|wApr 5, 2004|
me = okay now
My computer needs to stop being effed up! Yiss. This weekend, I've rationalized. Subconsciously, I think. I'm not sure. Anyway. Lots of people tell me that I'm a good writer. I've been told that I have voice. One time, someone told me that "it sparkles" when I write. Everyone in my grade is voting me for "Best Writer" for Senior Gag Awards (even though it's not really a joke...and also, I highly doubt that the majority of the people voting for me have ever read anything I've written, but I guess it's nice to be thought of in a positive light). So, in other's eyes at least, I'm a good writer. And I guess I am in my eyes as well. I'm not nearly so good that I can even begin to start comparing myself to my favorite authors - I have an extremely long way to go yet....before I consider myself..."good." Some people, like my mother, think that writing is stupid. Well, I don't think she thinks writing in and of itself is stupid, but she thinks that writing with the intention of attempting to change the opinions of others is stupid. I do not agree with this. If no one speaks up, then how will anyone make up their minds? And people's opinions don't even have to change when they read what I write – all they have to do is read it, and maybe think about things in perhaps a different way. Or, if they don’t want to hear what they have to say, then they don’t have to read it. It works much like this blog does, I guess. Also, sometimes my writing ends up hurting people. But I think that’s more of me than my writing. Everyone says things that they shouldn’t, sometimes. And when you’re in a bad mood, or stressed out, then the probability of saying something you shouldn’t increases. When you write as much as I do, then sometimes it comes out in the written word. This doesn’t excuse it, but it happens. Oh well.

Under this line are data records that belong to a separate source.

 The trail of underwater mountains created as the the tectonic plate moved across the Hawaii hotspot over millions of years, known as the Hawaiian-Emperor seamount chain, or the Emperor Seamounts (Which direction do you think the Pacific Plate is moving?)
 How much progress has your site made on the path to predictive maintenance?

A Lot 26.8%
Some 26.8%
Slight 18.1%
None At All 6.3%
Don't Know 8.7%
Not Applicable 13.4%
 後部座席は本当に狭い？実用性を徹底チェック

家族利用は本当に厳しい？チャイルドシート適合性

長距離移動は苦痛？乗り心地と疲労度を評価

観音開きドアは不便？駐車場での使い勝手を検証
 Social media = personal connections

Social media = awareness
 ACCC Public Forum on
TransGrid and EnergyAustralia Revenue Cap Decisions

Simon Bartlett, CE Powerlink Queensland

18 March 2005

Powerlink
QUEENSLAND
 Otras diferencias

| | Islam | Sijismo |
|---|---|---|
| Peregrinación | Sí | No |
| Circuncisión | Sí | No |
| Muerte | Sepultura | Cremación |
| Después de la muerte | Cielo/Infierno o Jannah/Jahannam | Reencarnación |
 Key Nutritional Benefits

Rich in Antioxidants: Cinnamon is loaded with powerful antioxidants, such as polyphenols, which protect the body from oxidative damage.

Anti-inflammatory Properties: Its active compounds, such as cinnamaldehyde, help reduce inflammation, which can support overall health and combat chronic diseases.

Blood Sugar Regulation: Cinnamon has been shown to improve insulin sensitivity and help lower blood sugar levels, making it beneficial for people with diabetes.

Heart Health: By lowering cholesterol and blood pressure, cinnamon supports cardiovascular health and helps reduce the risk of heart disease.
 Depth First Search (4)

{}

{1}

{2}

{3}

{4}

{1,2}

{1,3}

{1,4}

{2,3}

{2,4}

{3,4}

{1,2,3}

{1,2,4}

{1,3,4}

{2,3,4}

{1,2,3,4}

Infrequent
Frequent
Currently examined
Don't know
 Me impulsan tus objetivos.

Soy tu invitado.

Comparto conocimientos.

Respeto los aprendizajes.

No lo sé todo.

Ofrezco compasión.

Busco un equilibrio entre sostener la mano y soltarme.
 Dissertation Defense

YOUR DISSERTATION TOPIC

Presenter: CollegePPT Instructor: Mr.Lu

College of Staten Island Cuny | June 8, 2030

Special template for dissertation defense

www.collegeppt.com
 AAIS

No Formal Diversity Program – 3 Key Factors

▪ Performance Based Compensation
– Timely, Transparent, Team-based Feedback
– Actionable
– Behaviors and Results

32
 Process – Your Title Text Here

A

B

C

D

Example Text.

Writing is the only thing I have, really. I mean, you can’t be “good at reading,” can you? Maybe. If you can, then I have that too. But writing is what I’m good at. Writing is also what I love. And no one’s going to stop me from doing it, even if that person happens to be my mother. I think that I will send that letter to the local Catholic newspaper. Maybe no one wants to read it. But I have something to say. And I will not tolerate people telling me that that’s stupid. I’m a bit disgusted with myself for allowing my mom to get to me so much….I know she didn’t say what she said to be mean or anything. Oh well.
So, now here I am. I have a bad headache this afternoon and I’m not sure why. I just know I get to go babysit Dylan and ‘Mia because Olivia has some kindergarten meeting……KINDERGARTEN! My niece is almost in Kindergarten! *squeals* So, the evening will be spent eating, watching the news, babysitting, filling out the study guide for history, and reviewing the paper I wrote for government as I'm doing basically the same thing for Law. Yiss. Of course I'll blog if something new or exciting happens, but as this is rarely the case, don't hold your breath.